Soybean seen slightly lower after failing to hold stronger values overnight. The U.S. soybean crush in March was pegged at 179.4 million bu., down from 182 million a year ago and slightly below the 179.9 million expected by traders polled by Reuters. Soybean oil inventories at the end of March rose to 2.233 billion lbs., up from 2.149 billion a month earlier and down from 2.444 billion lbs. a year ago.

Wheat futures are extending the bounce off new contract lows for a second session but rallies may be limited amid weak exports and generally good crop conditions in the Southern Plains. However, that is offset by too much rain across the SRW production belt. Crop scouts on the second day of an annual three-day tour of Kansas hard red winter wheat fields on Wednesday projected an average yield of 47.6 bushels per acre (BPA) in the southwestern portion of the state. The figure is above the tour's prior five-year average for the same area of 39.3 BPA and above last year’s 35.2 BPA. Oklahoma's 2019 wheat estimated at 119.3 million bu., up from 70 million bu. produced last year, Mark Hodges, executive director of Plains Grains told scouts on the Wheat Quality Council's annual Kansas crop tour on Wednesday.

Livestock Calls:

Cattle: Weak

Hogs: Steady

Cattle futures seen weaker. Beef prices fell Wednesday with Choice down $1.62 and Select slipping 71 cents. Sales improved at the lower prices. However, export sales in the week ended April 25 total 10,500 MT of beef, down 50% from the prior four-week average. Shipments were 18% below the four-week average. Cash cattle trade picked up at softer prices of $122 in Kansas and between $123 and $125 in the western Corn Belt. However, live cattle futures are at least $8 below those price levels. That signals recent technical-based selling is overdone, especially with grilling season just getting started. 
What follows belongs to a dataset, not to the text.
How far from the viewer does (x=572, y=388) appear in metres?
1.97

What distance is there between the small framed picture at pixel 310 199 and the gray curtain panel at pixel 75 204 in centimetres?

Hog futures expected steady as today’s weekly export sales were a disappointment after yesterday’s surge. USDA reports 16,100 MT of pork sold last week, while up 4% from a week earlier is was down 59% from the prior four-week average. There were no new Chinese purchases last week. China did ship 4,400 MT, pushing total shipments 2% above the four-week average. The national average hog prices rose a penny while the pork cutout fell 23 cents, led lower by further weakness in bellies. China has suspended pork imports from two Canadian companies, Canada’s ag minister told Reuters in an interview yesterday. That could boost U.S. business to China if a trade deal is completed soon. Recognizing the growing threat ASF presents, U.S. Grains Council (USGC) has increased their biosecurity safeguard protocols. No USGC-led or -organized teams will visit swine farms or operations in the U.S. in 2019, and teams from confirmed ASFV-affected countries will not visit any type of U.S. livestock operation.